Breast cancer genetic mutations common in other cancers
Dr. Samadder’s INTERCEPT study revealed mutations like Lew’s, in the high risk BRCA1 and BRCA2 breast cancer genes, accounted for nearly 17% of all genetic mutations found in patients with cancer.
“More interesting was the fact that even though these genes are classically associated with breast and ovarian cancer, they occurred at an even higher frequency in pancreatic and prostate cancers,” Dr. Samadder explains. “These are not cancers we typically think of as being highly genetic, but our finding of BRCA mutations in these cancers opens up possibilities of using alternative cancer treatments for these patients as well,” he says.
“I benefited from genetic testing because had I not gone for the genetic testing when I did and then for the screening test based on those results, my cancer likely would not have been found until much later and with a worse prognosis.” - Kate Lew
Two-and-a-half years after her diagnosis, Lew is thankful to be in remission. She enjoys spending time with her husband and dogs, as well as cooking and working on projects around her house. She is urging others with a family cancer history to undergo genetic testing.

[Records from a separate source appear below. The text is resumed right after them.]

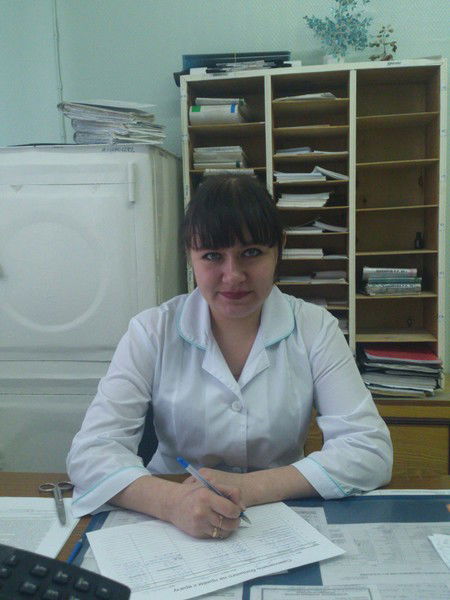 Александра Хафизова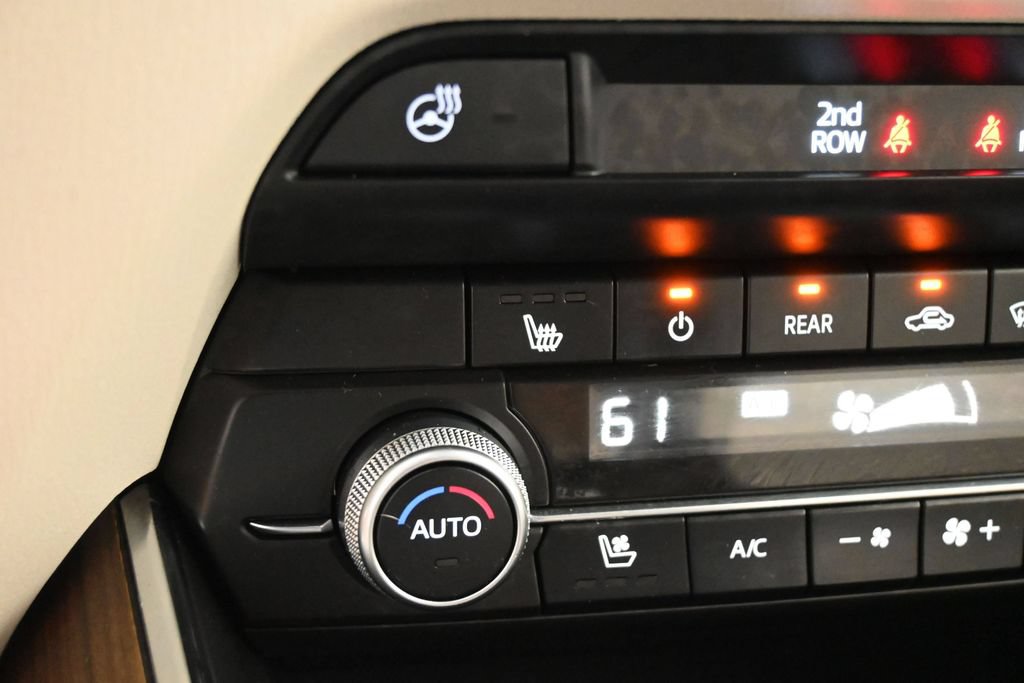 Used 2021 MAZDA CX-9 Signature AWD/4WD image 14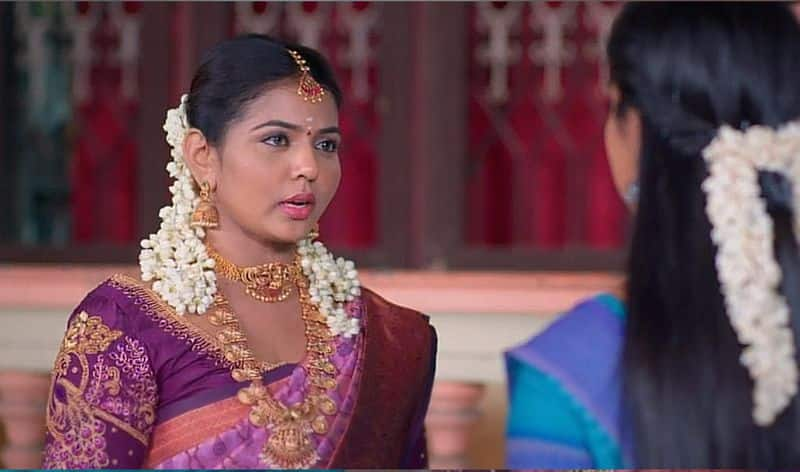 Karthigai deepam serial March 20 today episode gan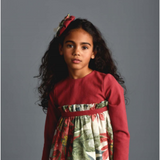 comprar on line vestido niña coleccion invierno la ormiga marca española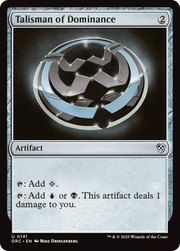 MTG Aetherdrift Commander Deck - Eternal Might - Animerch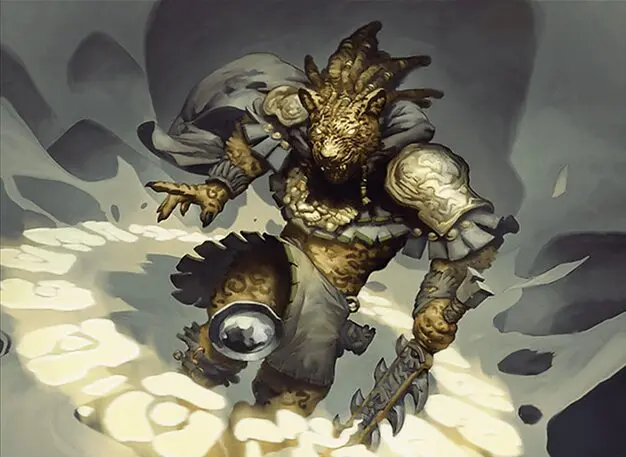 Art detail — Malamet War Scribe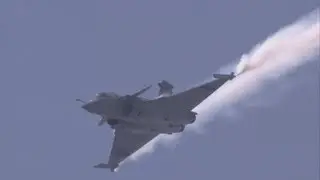 LIMA 2013 Airshow Langkawi - French Air Force Rafale 2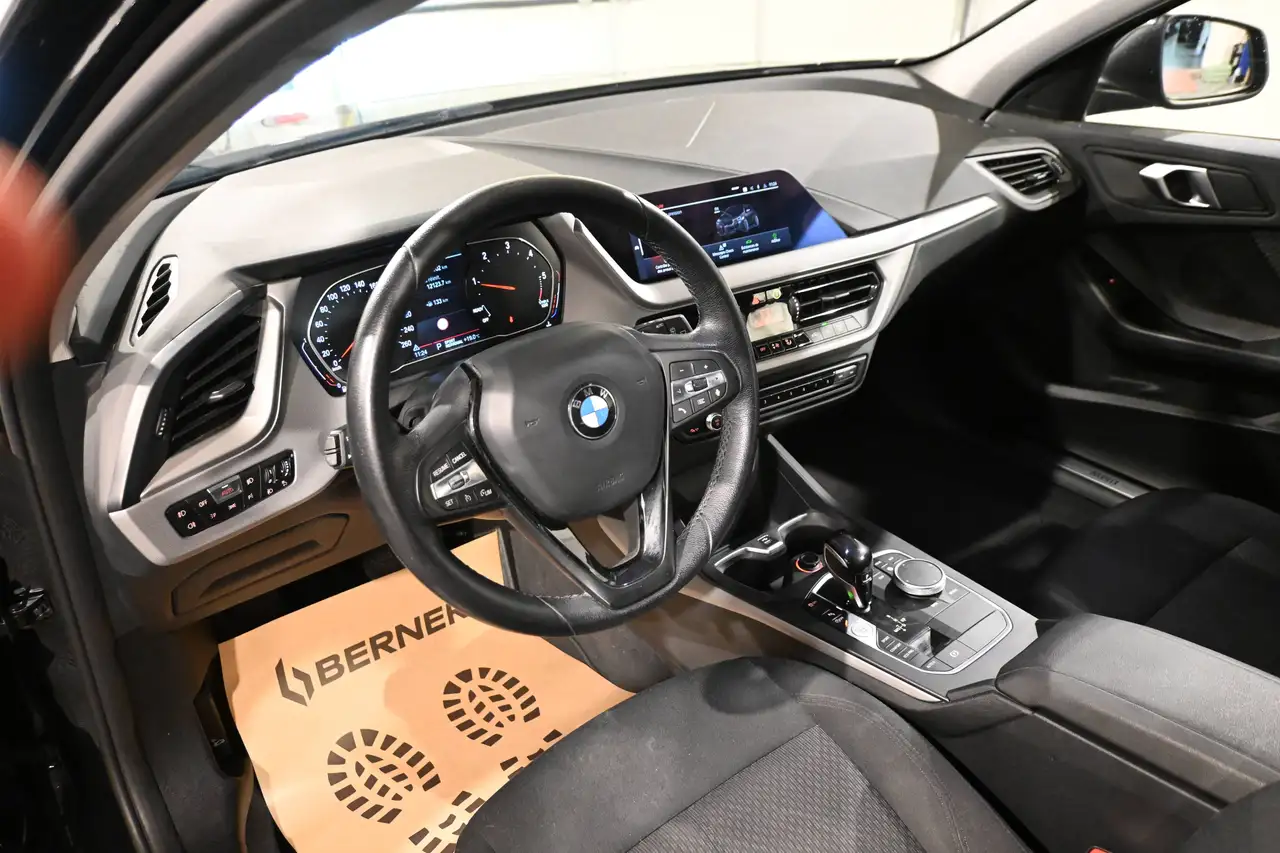 BMW 116 dA AUTO / LEDS BMW / CARPLAY / ANDROID / DISTRONIC / LANE ASSIST, миниатюра 15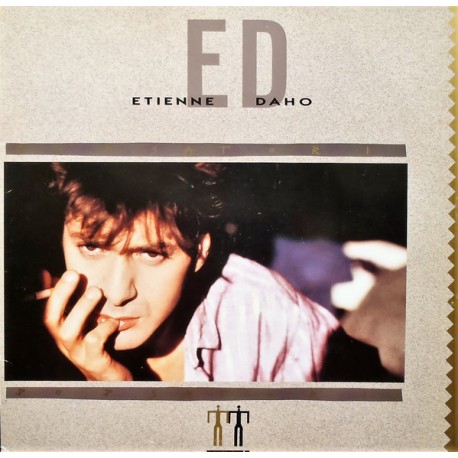Etienne Daho - Pop Satori - LP Vinyl Album - Coloured Edition - French Synth Pop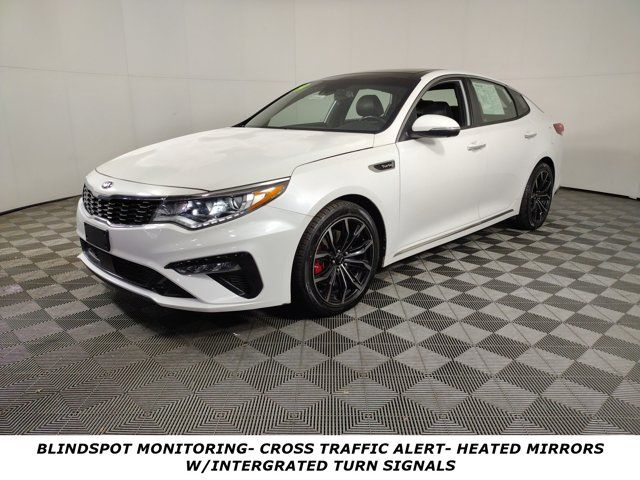 2019 Kia Optima SX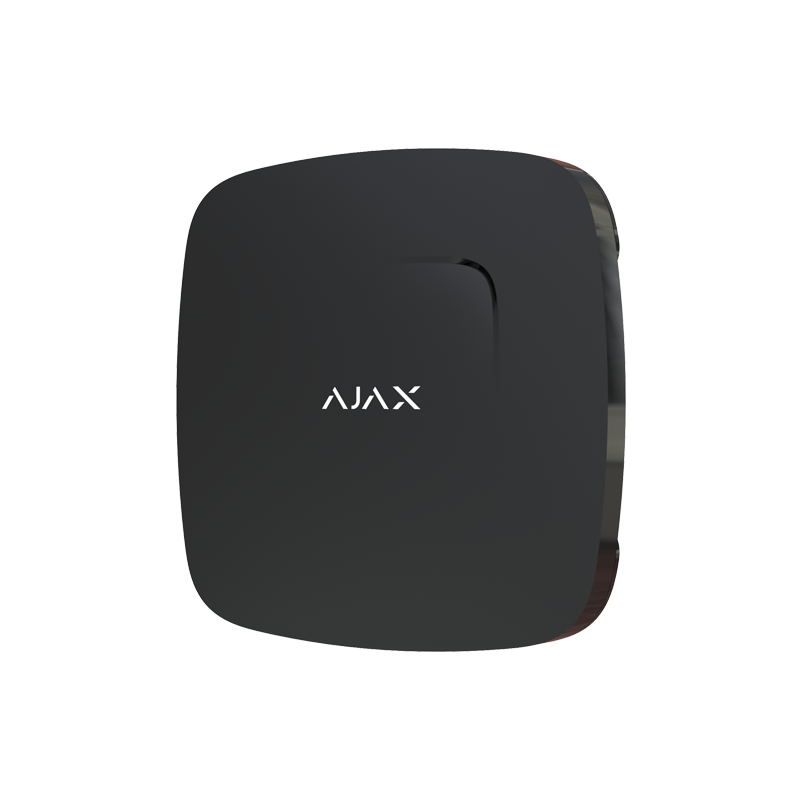 Датчик за дим Ajax Fire Protect - черен | RepairPC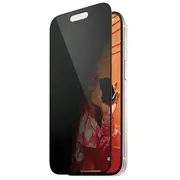 Panzerglass Ultra-Wide Fit Privātuma efekts aizsargstikls telefonam iPhone 15 Plus 6.7 ar Easy Aligner iekļauts P2811  5711724128110 70072180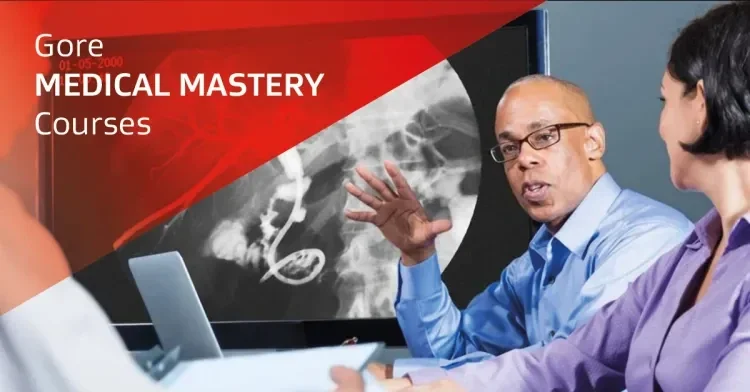 Gore MEDICAL MASTERY Courses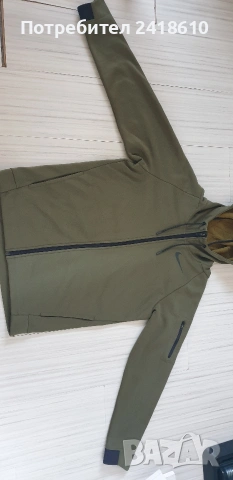 Nike Therma Fit Full Zip Hoodie Mens Size M НОВО! ОРИГИНАЛ! Мъжки Суитшърт!, снимка 11 - Спортни дрехи, екипи - 54542983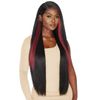 Outre Lace Front Wig - Melted Hairline - MAKEIDA (DRFF MIDNIGHT RUBY ROSE)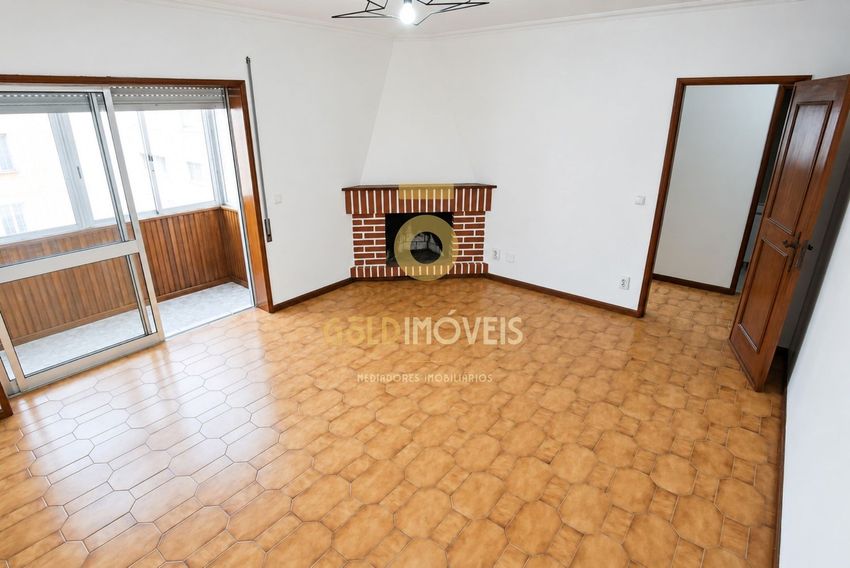 Imagem Divisão de apartamento t3 em Albergaria-a-Velha e Valmaior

“Oftentimes we think of breast cancer as being connected to your mom and your mom’s history,” Lew says. “But, of course, in my case, this was from my dad’s side. So realizing that there may be more connections is really important to know.”
She says her experience has also helped her to see through the eyes of her patients.
“I think having the knowledge of what people are going through when you’re waiting to hear the results or going through tests has helped me see things from a patient’s perspective.”
Dr. Samadder says Lew, Garnett and other patients like them are powerful examples of why genetic testing is essential.
“Genetic testing is critical for early detection of cancer when many are still treatable and can also lead to important decisions regarding targeted therapies that can shrink the tumor and improve survival," he says.